When my son leaves for university next year, I would like to look at my options other than to live on my own. One option would be to take in a lodger here. Maybe. Or another is to be a lodger in another area altogether, somewhere I have never lived, like in Scotland possibly. I have found shares which would take me and my pets, very exciting or a bad move?

Has anyone ever had a lodger or been a lodger as an adult other than as a student? And if so, how did it go? smile

absent Tue 21-Apr-15 05:43:49

We offered a room to a young New Zealander when we lived in London. (We didn't charge him for it.) He stayed with us for more than two years and became one of the family. He still refers to us as his English mum and dad.

rosequartz Tue 21-Apr-15 09:39:18

I was wondering if it is your son's room you will be renting out or another room.
My DC still regarded this as 'home' when they first left and in fact for years afterwards and did boomerang back after uni and travels! Your son may still feel quite possessive about his bedroom so I would tread carefully if you are thinking of renting it to a lodger who would be there all the time.

Otherwise it is a great idea (depending on the lodger of course). I know someone who does it, the lodger goes home at weekends so is just there Monday to Fruday.

merlotgran Tue 21-Apr-15 10:23:19

I know someone who lives in a large house and has rented out two downstairs rooms as a self-contained bedsit with shower room and small kitchen. It works well because she likes to be away quite a bit visiting DGCs and enjoying short breaks etc. The lodger keeps an eye on the property, feeds the cat and even mows the lawn in her absence.

I guess it's all about finding the right person.

rubylady Wed 22-Apr-15 15:02:34

Rose No, it would be his room. If the bedroom tax is still in by then, I would need the income as I would not want to downsize again so soon. (Just moved). If he came back from uni, then he would have to blow up a mattress and sleep on the living room floor. I don't know if you have seen any of my other threads about my son but he has been abusive in different ways over the last couple of years and so by then I will be more than ready to move on with my own life. He has eaten up his chances of me thinking of him first, especially with the health problems I have, I have to think of myself first from now on. I do love him and will be there for him and he is staying until he gets into uni, but then he will have to get himself together and look after himself more.

-------------------------

What to do:
1 – According to the lodger discussion, how long did the young New Zealander stay with the family in London?
2 – Write out the passage of the lodger discussion verbatim, starting with "Otherwise it is" and going on through "the right person.".
The lines that come after this have no connection to the lodger discussion.

Dataset entries:
-------------------------

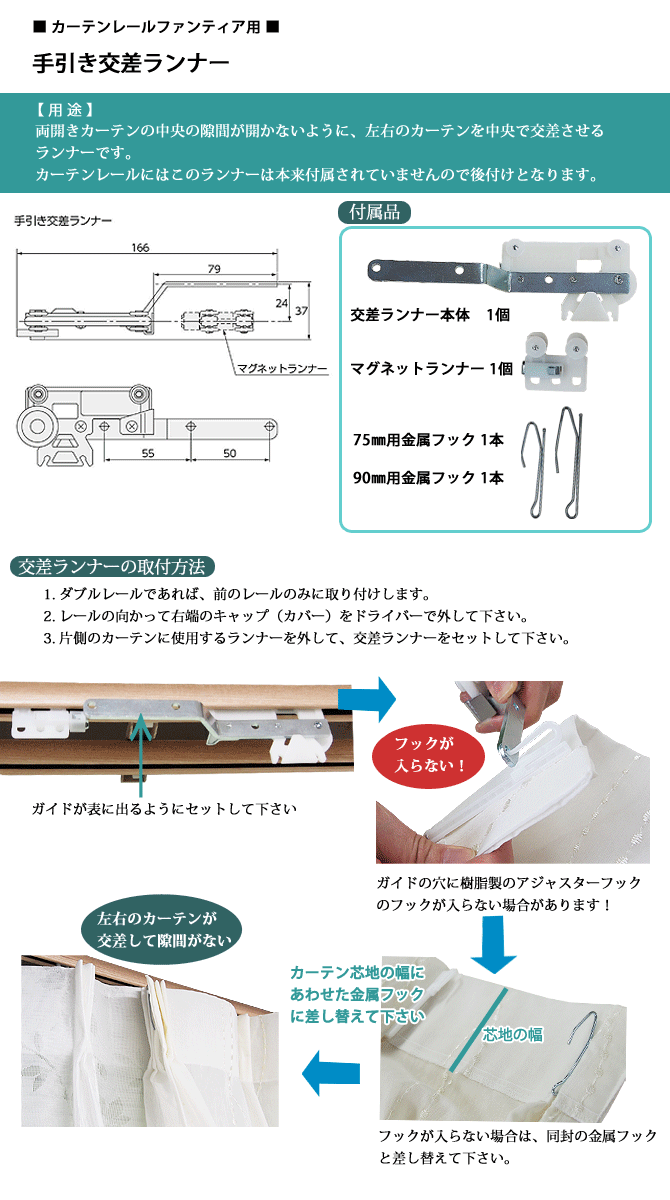 ■ カーテンレールファンティア用 ■

手引き交差ランナー

【用途】
両開きカーテンの中央の隙間が開かないように、左右のカーテンを中央で交差させるランナーです。
カーテンレールにはこのランナーは本来付属されていませんので後付けとなります。

手引き交差ランナー

166

79

24

37

マグネットランナー

55

50

付属品

交差ランナー本体　1個

マグネットランナー 1個

75㎜用金属フック 1本

90㎜用金属フック 1本

交差ランナーの取付方法

1. ダブルレールであれば、前のレールのみに取り付けします。
2. レールの向かって右端のキャップ（カバー）をドライバーで外して下さい。
3. 片側のカーテンに使用するランナーを外して、交差ランナーをセットして下さい。

ガイドが表に出るようにセットして下さい

フックが入らない！

ガイドの穴に樹脂製のアジャスターフックのフックが入らない場合があります！

左右のカーテンが交差して隙間がない

カーテン芯地の幅にあわせた金属フックに差し替えて下さい

芯地の幅

フックが入らない場合は、同封の金属フックと差し替えて下さい。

-------------------------

Solutions to each task:
1 – More than two years.

2 –
Otherwise it is a great idea (depending on the lodger of course). I know someone who does it, the lodger goes home at weekends so is just there Monday to Fruday.

merlotgran Tue 21-Apr-15 10:23:19

I know someone who lives in a large house and has rented out two downstairs rooms as a self-contained bedsit with shower room and small kitchen. It works well because she likes to be away quite a bit visiting DGCs and enjoying short breaks etc. The lodger keeps an eye on the property, feeds the cat and even mows the lawn in her absence.

I guess it's all about finding the right person.